| DOCUMENT PASSAGE |
+-------+

Also known simply as (one of the six races of) Striated Pardalote.  This little guy is the striatus subspecies found in Tassie.  I think I incorrectly said in someone elses post a few weeks ago that they are Spring/Summer visitors to Tas, but my big mistake, not visitors at all, but they do leave Tas to spend Autumn/Winter on the mainland.  Anyway, they're back!

The first shot below I took on the 1st September last year, and that was pretty much as close as I was able to see them for that entire season, a good Where's Wally shot LOL - I'm sure they were laughing as they teased me from the treetops for six months or so laugh.

Almost a year to the day, earlier this week, I spied this little guy down quite low, happy much, you bet!  Hopefully I can get some more and better shots down the track.  I also hope that means that my Second Birding (Spring) season will be a lucky one for me, there are some others from last year that proved very elusive for me too!

Rick N
Rick N's picture

Lovely shots Annie. Missing the little red wing patch of the one we have here.

One of my favourite little birds.


Real little cuties....beautifully captured. Wonderful detail shows all the patterns and colours.

windshear's picture

Such sweet little birdies. smiley

Thanks for sharing Annie!

+-------+

| INPUT DATA |

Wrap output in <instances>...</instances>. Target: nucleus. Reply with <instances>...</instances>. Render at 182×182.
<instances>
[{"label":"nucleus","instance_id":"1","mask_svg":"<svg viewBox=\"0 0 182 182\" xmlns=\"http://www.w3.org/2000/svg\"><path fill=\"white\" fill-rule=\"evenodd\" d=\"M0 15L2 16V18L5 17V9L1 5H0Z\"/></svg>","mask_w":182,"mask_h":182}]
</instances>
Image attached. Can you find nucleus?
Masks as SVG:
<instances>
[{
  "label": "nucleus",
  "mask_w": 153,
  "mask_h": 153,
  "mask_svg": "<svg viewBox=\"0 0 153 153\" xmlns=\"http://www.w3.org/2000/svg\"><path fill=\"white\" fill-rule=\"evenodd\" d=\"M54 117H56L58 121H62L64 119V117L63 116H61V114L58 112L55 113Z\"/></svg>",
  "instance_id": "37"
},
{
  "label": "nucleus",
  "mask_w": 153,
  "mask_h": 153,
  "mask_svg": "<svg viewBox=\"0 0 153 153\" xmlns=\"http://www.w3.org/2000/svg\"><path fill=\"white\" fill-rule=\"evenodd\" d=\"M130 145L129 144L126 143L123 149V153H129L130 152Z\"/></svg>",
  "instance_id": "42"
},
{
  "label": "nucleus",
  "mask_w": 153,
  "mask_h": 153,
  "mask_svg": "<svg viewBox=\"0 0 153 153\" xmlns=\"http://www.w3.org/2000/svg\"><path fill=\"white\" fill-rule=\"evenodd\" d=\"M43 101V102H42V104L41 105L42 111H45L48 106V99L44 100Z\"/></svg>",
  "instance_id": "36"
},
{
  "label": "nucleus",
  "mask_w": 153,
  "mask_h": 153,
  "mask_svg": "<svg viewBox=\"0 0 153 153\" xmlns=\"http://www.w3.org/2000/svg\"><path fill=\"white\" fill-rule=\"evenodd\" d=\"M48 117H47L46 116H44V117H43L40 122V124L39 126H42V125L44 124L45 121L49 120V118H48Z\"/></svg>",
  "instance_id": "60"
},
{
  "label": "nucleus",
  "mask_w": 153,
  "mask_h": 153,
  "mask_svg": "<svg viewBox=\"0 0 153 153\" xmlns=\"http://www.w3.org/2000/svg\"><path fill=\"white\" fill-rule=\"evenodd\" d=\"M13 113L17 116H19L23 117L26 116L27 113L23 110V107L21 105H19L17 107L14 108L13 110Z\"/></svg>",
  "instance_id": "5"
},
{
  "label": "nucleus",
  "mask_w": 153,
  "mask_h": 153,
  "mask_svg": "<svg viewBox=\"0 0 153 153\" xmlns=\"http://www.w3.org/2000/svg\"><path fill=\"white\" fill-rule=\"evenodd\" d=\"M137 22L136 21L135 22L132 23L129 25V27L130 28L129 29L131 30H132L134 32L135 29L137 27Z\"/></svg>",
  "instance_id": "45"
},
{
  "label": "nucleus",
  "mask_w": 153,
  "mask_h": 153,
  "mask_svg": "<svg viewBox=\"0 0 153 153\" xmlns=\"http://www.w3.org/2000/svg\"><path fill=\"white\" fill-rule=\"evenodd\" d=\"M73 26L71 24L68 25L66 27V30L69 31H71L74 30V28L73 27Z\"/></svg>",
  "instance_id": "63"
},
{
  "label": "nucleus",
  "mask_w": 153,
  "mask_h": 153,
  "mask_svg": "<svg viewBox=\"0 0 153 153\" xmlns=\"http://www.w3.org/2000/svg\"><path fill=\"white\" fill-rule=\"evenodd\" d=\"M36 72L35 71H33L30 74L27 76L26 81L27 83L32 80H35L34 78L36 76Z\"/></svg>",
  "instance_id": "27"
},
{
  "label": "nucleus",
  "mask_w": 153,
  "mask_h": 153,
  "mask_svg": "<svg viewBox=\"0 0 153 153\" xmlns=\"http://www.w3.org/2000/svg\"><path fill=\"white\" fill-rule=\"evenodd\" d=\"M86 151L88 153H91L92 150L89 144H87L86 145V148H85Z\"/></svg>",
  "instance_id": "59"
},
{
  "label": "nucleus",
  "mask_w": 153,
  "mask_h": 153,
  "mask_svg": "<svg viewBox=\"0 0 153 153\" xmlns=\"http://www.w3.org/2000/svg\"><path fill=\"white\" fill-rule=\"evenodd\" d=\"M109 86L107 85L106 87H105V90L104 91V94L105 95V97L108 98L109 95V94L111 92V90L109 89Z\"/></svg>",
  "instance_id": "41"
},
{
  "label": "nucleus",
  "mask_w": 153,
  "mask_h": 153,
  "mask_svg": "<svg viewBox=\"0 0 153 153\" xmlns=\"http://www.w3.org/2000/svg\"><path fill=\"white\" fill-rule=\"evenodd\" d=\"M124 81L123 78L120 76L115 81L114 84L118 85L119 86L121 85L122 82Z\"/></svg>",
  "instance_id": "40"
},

+-------+

| WHAT TO WORK ON |
a) Duplicate the pardalote thread from "Also known simply" up to and including "mainland.  Anyway, they're back!".
b) Which subspecies of Striated Pardalote does the pardalote thread say is found in Tassie?
c) Resume the pardalote thread after its final line.

| OUTPUTS FOR THE TASKS |
a)
Also known simply as (one of the six races of) Striated Pardalote.  This little guy is the striatus subspecies found in Tassie.  I think I incorrectly said in someone elses post a few weeks ago that they are Spring/Summer visitors to Tas, but my big mistake, not visitors at all, but they do leave Tas to spend Autumn/Winter on the mainland.  Anyway, they're back!

b) The striatus subspecies.

c)
Reflex's picture

Stunning shots Annie! Just love that "AnnieJ" clarity.

Samford Valley Qld.

Devster's picture

Always a pleasure looking at your photos Annie. I so wish I could take photos that sharp. How far away was this little guy? Do you crop much? Still learning the tricks of properly croping.



rawshorty's picture

Great shots, Annie. It's funny but so many people like to take shots on natural perches but i have to admit i love shooting birds on barbed wirelaugh even better if it is rusted. Really adds to the shot IMHO.

Shorty......Canon gear


Annie W
Annie W's picture

Thanks for looking and enjoying everyone, and thanks for your kind comments!

Funny that you say that Shorty....I used to be drawn towards natural perches, but I'm more of a mind these days to take whatever comes in the way of a perch - but.... I was hoping he'd hop to his right onto a nice mossy post because it just didn't work for me in my head on the wire, but couldn't work out why.  And that is it, it needed rust, silver just didn't completely work here in my head in these!

Devster, with your enthusiasm, you're off to a great start.  Don't be too discouraged with what you get to begin with, and without meaning to sound obvious (oh woah how words can accidentally come across on the web wink) definitely don't compare your shots to anyone elses.  Believe me, they will be enjoyed just as much by everyone - far more encouraging and rewarding to set personal goals for PB's/improvements imo than compare to anyone else, if you know what I mean.  It's just practice and patience, and practice and...enjoy!  I still have a very good relationship with the delete button myself, believe me.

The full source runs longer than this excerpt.